A broad rally Thursday had pushed the Dow to a new 4-month high and the S&P and Nasdaq to new 4-year highs, and some consolidation after the market's recent advance was also affecting investors Friday.
On the move
Among stock movers, Symantec (down $1.84 to $21.95, Research) tumbled 7.7 percent in active Nasdaq trade after warning that fiscal year 2006 revenue will miss earlier forecasts, due to the impact of the recent rise in the dollar versus the euro.
The company, known for its Norton anti-virus software, also reported higher fiscal first-quarter earnings that beat estimates.
Synaptics (down $5.17 to $15.85, Research) slumped 24.6 percent in active trading after warning that fiscal first-quarter revenue would fall 9 to 10 percent from the fourth quarter. The maker of touch pad technology products also reported higher fiscal fourth-quarter earnings.

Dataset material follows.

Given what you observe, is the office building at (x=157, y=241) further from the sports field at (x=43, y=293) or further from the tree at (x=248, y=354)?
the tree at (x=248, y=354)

A number of tech stocks weakened, with the software and networking sectors hit the hardest.
Wendy's International (up $6.43 to $51.70, Research), the fast-food chain, jumped more than 14 percent after reporting higher-than-expected earnings and saying it would spin off part of its Tim Horton's coffee-and-doughnut franchise into an initial public offering.
That overshadowed the fast food chain's warning that full-year earnings would miss forecasts.
Among other movers, homebuilders suffered a bout of consolidation after a strong recent run. The Dow Jones Home Construction (down $23.94 to $1,090.82, Research) index fell 2.2 percent.
Market breadth was negative and volume was light. On the New York Stock Exchange, decliners beat advancers by just over 9 to 7 on volume of 1.39 billion shares. On the Nasdaq, losers topped winners 8 to 7 on volume of 1.59 billion shares.
Manufacturing in the Midwest region continued to expand in July, according to the release of the Chicago PMI, shortly after the start of trading. The index rose to 63.5 from 53.6 in June, topping forecasts for a rise to 55.5.
In currency trading, the dollar gained versus the euro and the yen.
COMEX gold rose $2.50 to settle at $435.80 an ounce.